Heart, Beating in the Dark – New Version
- Year
- 2005
- Original title
- Yamiutsu Shinzo
- Japanese title
- 闇打つ心臓
- Director
- Cast
- Running time
- 104 minutes
- Published
- 23 June 2006
by Tom Mes
Why Shunichi Nagasaki has never known wider international acclaim is at once a mystery and perfectly understandable. In his ability to probe the darkest recesses of our most human hearts, he is the equal of any filmmaker - perhaps even any artist - active today. So good is he, in fact, that he makes it seem stupendously easy to deliver the kind of insights he does: one is never shocked when coming out of a Nagasaki film, not because his films are uninteresting but because he doesn't need to underline his point. As a chronicler of the most painful side effects of human relationships he is in no way inferior to an Alejandro Gonzales Inarritu and certainly superior to a Paul Thomas Anderson. But since his films are rarely three hours in length, don't feature dogfights, tattooed criminals, and sobbing superstars, and aren't told as cleverly interweaving, multi-vignetted, Altman-esque narratives, he goes unnoticed by the international film establishment.
Though he regularly dabbles in genre - he has horror, film noir, and biker movies to his name - Nagasaki has also never been embraced in cult film circles, ironically for the very same reason: he treats genre with the same laidback virtuosity as the drama. When lined up alongside such colleagues as Kiyoshi Kurosawa, Takashi Miike, and Sogo Ishii, in the eyes of a programmer for a fantastic film festival or a DVD distributor relying on shocks and flash as marketing tools, Nagasaki will seem too subdued, too reluctant to wholeheartedly embrace genre. To them he will seem neither fish nor flesh. But if the film world were to apply the kind of criteria that culinary critics employ, Nagasaki would have long been in the three-star category, praised for the rare and subtle refinement of his cooking.

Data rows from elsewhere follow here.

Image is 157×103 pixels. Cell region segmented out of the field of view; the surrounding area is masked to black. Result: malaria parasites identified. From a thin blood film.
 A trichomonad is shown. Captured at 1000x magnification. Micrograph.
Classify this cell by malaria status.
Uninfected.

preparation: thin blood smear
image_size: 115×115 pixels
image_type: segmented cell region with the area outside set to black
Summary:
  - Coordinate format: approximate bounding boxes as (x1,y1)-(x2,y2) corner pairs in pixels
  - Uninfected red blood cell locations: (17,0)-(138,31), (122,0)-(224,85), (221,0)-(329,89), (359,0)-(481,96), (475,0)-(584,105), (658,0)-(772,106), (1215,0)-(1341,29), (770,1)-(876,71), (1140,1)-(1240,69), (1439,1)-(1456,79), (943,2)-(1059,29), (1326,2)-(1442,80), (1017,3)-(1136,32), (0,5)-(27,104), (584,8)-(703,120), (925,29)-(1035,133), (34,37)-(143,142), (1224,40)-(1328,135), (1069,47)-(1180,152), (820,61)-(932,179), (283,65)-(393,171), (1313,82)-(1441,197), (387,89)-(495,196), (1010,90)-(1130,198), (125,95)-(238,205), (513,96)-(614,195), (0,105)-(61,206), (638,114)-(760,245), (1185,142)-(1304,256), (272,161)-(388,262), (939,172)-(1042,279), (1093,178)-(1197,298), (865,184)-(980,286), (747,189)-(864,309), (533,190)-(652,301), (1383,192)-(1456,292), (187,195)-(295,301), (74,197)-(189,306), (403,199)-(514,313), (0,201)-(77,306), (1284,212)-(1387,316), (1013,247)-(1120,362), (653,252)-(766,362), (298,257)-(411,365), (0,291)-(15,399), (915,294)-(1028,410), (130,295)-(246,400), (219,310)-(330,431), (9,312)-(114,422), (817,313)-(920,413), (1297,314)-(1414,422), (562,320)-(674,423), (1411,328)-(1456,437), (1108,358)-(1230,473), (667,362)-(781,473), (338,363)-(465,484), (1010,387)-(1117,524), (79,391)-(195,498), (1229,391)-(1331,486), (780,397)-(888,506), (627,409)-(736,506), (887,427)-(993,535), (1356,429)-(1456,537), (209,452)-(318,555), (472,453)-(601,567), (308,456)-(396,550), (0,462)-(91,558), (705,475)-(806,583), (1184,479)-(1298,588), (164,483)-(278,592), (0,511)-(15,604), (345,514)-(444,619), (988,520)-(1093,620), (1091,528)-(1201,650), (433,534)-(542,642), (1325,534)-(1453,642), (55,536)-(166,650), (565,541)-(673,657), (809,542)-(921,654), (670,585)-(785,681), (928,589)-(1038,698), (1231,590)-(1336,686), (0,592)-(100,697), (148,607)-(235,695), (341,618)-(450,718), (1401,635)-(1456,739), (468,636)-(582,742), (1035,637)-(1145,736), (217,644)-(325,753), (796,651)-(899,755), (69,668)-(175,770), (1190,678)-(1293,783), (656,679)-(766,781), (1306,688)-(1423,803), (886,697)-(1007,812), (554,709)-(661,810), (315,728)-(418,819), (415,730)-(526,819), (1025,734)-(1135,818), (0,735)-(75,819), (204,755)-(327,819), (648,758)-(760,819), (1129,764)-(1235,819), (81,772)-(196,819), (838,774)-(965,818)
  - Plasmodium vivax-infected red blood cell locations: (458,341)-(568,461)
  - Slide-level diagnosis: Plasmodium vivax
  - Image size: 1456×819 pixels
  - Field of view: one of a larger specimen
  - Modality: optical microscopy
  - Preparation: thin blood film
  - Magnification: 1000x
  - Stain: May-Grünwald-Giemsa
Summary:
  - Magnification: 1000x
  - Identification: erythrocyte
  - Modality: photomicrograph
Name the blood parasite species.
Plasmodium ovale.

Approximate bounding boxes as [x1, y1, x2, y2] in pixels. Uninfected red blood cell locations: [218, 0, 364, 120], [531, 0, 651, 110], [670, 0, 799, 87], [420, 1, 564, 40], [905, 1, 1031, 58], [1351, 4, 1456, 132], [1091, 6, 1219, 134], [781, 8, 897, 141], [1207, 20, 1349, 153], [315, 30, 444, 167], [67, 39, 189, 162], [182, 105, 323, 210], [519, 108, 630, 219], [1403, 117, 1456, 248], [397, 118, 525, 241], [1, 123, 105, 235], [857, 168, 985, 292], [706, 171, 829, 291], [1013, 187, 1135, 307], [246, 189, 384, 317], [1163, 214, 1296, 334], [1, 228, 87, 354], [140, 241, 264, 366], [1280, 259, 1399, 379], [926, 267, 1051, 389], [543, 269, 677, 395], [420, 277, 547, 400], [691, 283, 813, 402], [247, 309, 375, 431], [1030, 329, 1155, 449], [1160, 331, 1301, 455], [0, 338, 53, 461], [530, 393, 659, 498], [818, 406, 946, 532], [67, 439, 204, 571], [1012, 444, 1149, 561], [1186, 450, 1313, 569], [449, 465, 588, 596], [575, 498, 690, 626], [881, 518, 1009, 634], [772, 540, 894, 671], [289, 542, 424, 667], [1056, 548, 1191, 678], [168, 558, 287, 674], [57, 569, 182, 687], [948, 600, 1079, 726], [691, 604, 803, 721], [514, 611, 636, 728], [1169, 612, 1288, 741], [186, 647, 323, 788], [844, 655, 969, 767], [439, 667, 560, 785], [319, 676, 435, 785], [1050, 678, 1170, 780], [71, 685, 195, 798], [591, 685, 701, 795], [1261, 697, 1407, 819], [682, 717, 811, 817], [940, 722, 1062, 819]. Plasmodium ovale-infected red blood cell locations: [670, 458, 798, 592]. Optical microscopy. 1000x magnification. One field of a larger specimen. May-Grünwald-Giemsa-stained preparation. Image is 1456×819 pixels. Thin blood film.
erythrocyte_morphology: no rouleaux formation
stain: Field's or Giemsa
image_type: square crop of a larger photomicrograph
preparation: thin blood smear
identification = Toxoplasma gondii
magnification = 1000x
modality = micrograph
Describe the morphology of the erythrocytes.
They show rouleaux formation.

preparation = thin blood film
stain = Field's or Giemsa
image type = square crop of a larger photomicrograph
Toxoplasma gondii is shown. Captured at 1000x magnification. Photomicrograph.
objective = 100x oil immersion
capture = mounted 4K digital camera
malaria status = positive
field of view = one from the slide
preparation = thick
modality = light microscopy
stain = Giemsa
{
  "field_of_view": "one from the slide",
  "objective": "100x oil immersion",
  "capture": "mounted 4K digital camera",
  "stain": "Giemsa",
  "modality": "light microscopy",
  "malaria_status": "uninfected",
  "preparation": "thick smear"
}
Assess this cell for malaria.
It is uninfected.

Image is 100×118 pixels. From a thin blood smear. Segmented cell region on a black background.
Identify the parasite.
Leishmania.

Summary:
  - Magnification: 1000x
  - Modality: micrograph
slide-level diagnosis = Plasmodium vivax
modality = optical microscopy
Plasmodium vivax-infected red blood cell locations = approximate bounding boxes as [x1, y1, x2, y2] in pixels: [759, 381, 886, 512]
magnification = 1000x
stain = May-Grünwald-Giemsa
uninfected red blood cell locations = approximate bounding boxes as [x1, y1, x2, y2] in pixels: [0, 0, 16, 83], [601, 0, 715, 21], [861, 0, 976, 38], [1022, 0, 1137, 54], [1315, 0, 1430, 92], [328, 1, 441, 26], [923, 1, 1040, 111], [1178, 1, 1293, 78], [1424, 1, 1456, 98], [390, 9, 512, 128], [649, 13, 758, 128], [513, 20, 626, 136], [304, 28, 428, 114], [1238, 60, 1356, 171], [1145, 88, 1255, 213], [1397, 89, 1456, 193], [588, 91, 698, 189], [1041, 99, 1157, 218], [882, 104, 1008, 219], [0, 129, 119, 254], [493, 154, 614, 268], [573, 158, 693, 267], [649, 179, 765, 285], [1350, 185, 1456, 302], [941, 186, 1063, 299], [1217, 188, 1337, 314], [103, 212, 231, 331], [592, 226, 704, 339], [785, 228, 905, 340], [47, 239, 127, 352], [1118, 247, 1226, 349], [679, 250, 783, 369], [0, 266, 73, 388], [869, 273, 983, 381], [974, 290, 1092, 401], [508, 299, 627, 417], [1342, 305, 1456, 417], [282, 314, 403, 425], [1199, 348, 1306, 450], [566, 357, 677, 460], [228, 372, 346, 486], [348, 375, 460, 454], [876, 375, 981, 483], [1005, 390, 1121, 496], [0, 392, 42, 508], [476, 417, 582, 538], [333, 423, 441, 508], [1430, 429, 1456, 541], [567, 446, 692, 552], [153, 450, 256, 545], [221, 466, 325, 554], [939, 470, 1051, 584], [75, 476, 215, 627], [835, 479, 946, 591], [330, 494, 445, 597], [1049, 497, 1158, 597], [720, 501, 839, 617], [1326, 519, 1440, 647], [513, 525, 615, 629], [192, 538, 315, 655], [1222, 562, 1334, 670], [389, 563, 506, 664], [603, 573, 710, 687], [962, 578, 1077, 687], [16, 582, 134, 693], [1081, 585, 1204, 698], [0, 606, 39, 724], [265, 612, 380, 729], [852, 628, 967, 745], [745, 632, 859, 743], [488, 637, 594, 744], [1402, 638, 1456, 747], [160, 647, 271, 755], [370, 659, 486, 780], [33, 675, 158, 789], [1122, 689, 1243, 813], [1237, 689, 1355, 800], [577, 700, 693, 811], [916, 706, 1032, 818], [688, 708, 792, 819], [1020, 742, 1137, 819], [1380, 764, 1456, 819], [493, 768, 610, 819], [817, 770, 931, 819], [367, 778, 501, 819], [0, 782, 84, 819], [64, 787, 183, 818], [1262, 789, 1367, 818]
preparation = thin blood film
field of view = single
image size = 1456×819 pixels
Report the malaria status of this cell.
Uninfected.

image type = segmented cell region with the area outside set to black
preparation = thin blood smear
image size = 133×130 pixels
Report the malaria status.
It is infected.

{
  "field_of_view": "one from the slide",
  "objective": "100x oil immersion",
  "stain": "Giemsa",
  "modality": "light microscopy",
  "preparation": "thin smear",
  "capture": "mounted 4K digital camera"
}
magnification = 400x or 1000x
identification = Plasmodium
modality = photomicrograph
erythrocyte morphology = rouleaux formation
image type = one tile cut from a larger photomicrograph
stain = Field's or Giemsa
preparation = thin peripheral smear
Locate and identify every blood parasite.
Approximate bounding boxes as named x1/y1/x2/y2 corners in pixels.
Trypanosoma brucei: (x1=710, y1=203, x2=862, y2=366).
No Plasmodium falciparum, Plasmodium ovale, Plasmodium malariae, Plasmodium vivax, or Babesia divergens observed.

Heart, Beating in the Dark - New Version is unlikely to bring any change to the situation. It is the most challenging film to come out of Japan this year. Too challenging perhaps for any red carpet event (though much respect goes to the Rotterdam Film Festival, which had the balls to show it to a crowd of tuxedoed businessmen during its gala opening in early 2006, the year it paid tribute to the director with a thirteen-film retrospective). It is also not a genre film, even though it plays with motifs of ghosts and parallel dimensions. What haunt its four main characters are the deeds of the past and the prospects of the future. Indeed, the entire film is imprinted with these contemplations, which occupy the writer/director as much as his characters.
Let's step back twenty-five years in time. After a prolonged, even protracted, stay in hospital as a result of a serious accident on the set of his biker film The Lonely Hearts Club Band in September, Shunichi Nagasaki returns to filmmaking a changed man. Abandoning his old attempts at imitating the action films of the 1960 and 70s that influenced his choice of career, he makes a series of quickly made medium-length films in which he reflects on his position as a filmmaker who has outgrown a kind of cinematic adolescence and who realises he has no option but to move forward into an uncertain maturity. The main creation of this period - before returning to, and drastically transforming, his unfinished biker movie - is a 75-minute film shot on 8mm, about a couple that take it on the lam after the murdering their child. Considered by some as one of the best Japanese films of its decade, Heart, Beating in the Dark (1982) is brooding, sweaty, claustrophobic, and experimental, its protagonists' predicament a reflection of the insecurities about the future that its director was then feeling. Along with Lonely Hearts Club, it witnessed the definitive arrival of one of the main voices of the 8mm movement that transformed Japanese cinema in the late 70s / early 80s. As such, yes, it is without doubt among the most important films of its decade.
This new version is neither a remake nor a sequel. It is both those things, and at the same time it is also a documentary, a portrait of the consequences of passing time, and an occasionally very funny reflection on what the hell the point is of all this filmmaking business anyway. Shigeru Muroi and Takashi Naito, back then young hopefuls willing to take chances, now among the most established and recognisable actors in Japan, return to play the roles they assumed in the 1982 film, each of their characters having gone their own way. Alongside, another young couple (Honda and the ever-brilliant Eguchi) find themselves in the exact same situation as their older counterparts 25 years earlier. Their paths cross, an opportunity arises: for the elder two to redeem part of their own lives, for the younger couple to find a helping hand in their darkest hour.
Though it sounds like a straightforward enough story, Nagasaki also seizes his opportunity. To deconstruct, to look back, to contemplate. The result is not flashy, not headline-grabbing. But its audacity is unmatched. Its greatness perhaps also.